There was just a post for 100% hardcore porn. I didn't realise that the hardcore-ness of porn could be assessed as a percentage, but that's another matter... anyway as usual it got deleted fairly quickly, but before it did Hertz made a good point... there was actually nothing for sale, no link or anything... in Mr. Van Rental's words, "Inept spam".

Now obviously I was disappointed to be deprived of the chance to give my credit card details away for 100% hardcore porn (since everyone knows normal porn is only 97.3% hardcore) but it also got me thinking... why is spam so inept these days? Maybe it's just me, but the quality of spam seems to be at an all-time low.

Like the ads for Nike T-shirts and shoes. Last time I checked, this was a photo forum. Go spam a basketball forum. Or just any generic forum where there might be an above-average chance of people being that interested in buying discount Nike shoes and T-shirts. Why here? Why would you waste your own time, never mind ours, registering here for that?

My personal favourites are the ones who want to sell you a bunch of cameras and phones, listed in US$, from a location in England (which now apparently has "Zip codes"... why didn't the Royal Mail tell me?)... strangely enough their addresses seem to be someone else's, and they don't have an email, but it's ok because you can send your details to a dodgy email address.
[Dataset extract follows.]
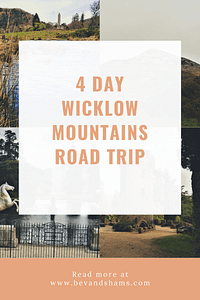 4 Day Wicklow Mountains Road Trip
The spam is getting so pointless and the scams are spectacularly obvious. It's just embarassing now.

Of course, I would never waste my time and everyone else's making pointless spammy threads. Oh no. If you would like to discuss this further or buy some brand new camera-phones preloaded with 400% porn then contact me at sales@nowayinhellanyoneisevergoingtobuythiscrap.com


----------



## Hertz van Rental (Sep 6, 2007)

The best porn I ever came across was only 98.53% and I took a week to recover (the seats, mostly).
I think 100% porn has been banned under the Geneva Convention.

I believe a lot of spam is generated by robot programs. Like we seem to be getting a lot of auto-dial, pre-recorded sales pitches on the 'phone in the UK right now.
Either that or companies are setting up spam factories in third world countries and employing children to do the work for 5p a year.


----------



## Don Simon (Sep 6, 2007)

Hertz van Rental said:


> Either that or companies are setting up spam factories in third world countries and employing children to do the work for 5p a year.


 
That's a horrible thought... those countries could end up with a whole generation of marketing people...ale:


----------



## Hertz van Rental (Sep 6, 2007)

It'll be Docklands in the 80's all over again...


----------



## JohnMF (Sep 6, 2007)

that 100% proof porn is dangerous.

I knew a lad in school once who found his brothers stash of 100% hardcore videos. After watching less the 30 seconds of it his teeth had melted, his face burst, and he slipped into a porn induced coma. The only way the doctors could revive him was by showing him photographs of Anne Widdecombe sunbathing topless... unfortunately he died, it was all too much for him.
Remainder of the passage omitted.